Now, Tristan faced the same pain at the loss of his cousin Haleika. And on top of his grief, on top of mine, we were being torn apart.

Lady Romula had already ended our engagement earlier tonight—or, at least, she’d ended the possibility of our engagement. Tristan had never actually given me a ring even after two years. And from the look on her face—cracked lips pressed into a smirk, eyes narrowed in disgust toward me—I knew she’d already spoken to Tristan. Despite the hurt and pain she’d caused him and me, she looked rather pleased with her plan.

I needed to talk to him, to make sure he was all right, to find some closure for what we’d been and what we’d tried to be. I needed to be there for him—especially because Haleika’s death, in so many ways, was my fault.

I wasn’t sure I’d ever fully forgive myself for the role I’d played in it. When I closed my eyes, I saw her lying dead, her body broken by the akadim that had killed her—that had eaten her soul. I could see her lover, Leander, dying while trying to save her. I was haunted by the vision of her transformation in the arena and could so clearly see her becoming a monster. I could see myself driving a burning stake through her heart. And I could hear the agonizing screams she’d made, screams that had stopped when Rhyan—my apprentice, my guard, my friend, my love—had ended her pain by cutting off her head.

I clutched at my heart, my breath coming short as the whole scene played before my eyes. The fear and adrenaline I’d felt in the arena still pumped through my veins.

I’d done what I’d had to do to survive and protect Rhyan’s life. But I didn’t know how I was going to live with it—the knowledge of the lengths I was willing to go to in order to protect those I loved.

Or the knowledge of what I’d done to Tristan, the boy I’d known my whole life, the boy I still loved so deeply…just not the way I was supposed to. Only one person had ever owned my heart like that.

A dark shadow pierced through me, pulling my attention away. It was the shadow that had haunted my nightmares since I’d last seen Jules. The dark swirl of energy emanated from the powerful aura of the Imperator.
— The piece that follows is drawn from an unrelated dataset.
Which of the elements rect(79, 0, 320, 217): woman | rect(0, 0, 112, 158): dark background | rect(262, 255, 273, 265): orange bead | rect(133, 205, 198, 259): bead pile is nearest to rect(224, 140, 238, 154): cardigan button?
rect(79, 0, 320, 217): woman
His dark eyes met mine, as his fingers flexed at his side, dancing over the hilt of his sword. A small grin played on his lips. He sent out a sensation of victory—he’d wanted my attention, and he’d gotten it. A shudder ran through me.
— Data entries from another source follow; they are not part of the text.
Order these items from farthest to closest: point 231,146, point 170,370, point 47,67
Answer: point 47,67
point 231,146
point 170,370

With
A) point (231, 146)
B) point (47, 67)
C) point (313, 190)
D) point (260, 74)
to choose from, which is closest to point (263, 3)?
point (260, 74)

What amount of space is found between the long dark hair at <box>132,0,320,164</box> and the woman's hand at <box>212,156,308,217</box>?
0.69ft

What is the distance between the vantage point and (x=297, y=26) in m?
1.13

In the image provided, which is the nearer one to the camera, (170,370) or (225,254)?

Phantom fingers pressed into my back, into the open wounds he’d ordered and reopened when he’d tortured me months earlier. My hands automatically squeezed into fists, and I had to fight to uncurl them, to not reveal the effect he had on me. He wasn’t touching me now. He wasn’t close enough to touch me. But I wasn’t safe from him. Nor was I safe from his warlord, the Bastardmaker, or the Imperator’s horrible son and heir, Viktor.

Being removed from the line of succession and losing my status and station as heir meant I was more vulnerable than ever.

I pulled my gaze away and automatically searched the room for the one set of eyes I knew would bring me comfort, would make me feel safe. Emerald green eyes.

But Rhyan wasn’t here. He’d been called away in the last hour, sent to guard the outer walls of the fortress.

There was so much happening in Cresthaven that I hadn’t considered how odd it was for there to be such a last-minute change in guard. Or how strange it was for Rhyan to be ordered away from my side. Since he’d been placed on my security team as one of my personal bodyguards and escorts, he had rarely been called away from me—unless he was needed to hunt akadim.

Over a dozen soldiers stood guard before me now. Not one wore the gold of Ka Batavia; not one served Bamaria or was loyal to my family and country. My father had been publicly murdered, my sisters openly attacked, and instead of increasing my protection detail, I’d been left more open and exposed than ever. Where was Aemon, the Ready? Or our soturi, our army?

I was surrounded by the foreign Soturi of Ka Kormac, men loyal to the Imperator—my enemy. Every soturion before me was male and wore silver armor styled like the pelt of a wolf. About half had the black beady eyes of the Bastardmaker, the disgusting excuse for a man who’d carried Jules away on the Imperator’s orders. He was the monster who led Kormac’s soturi.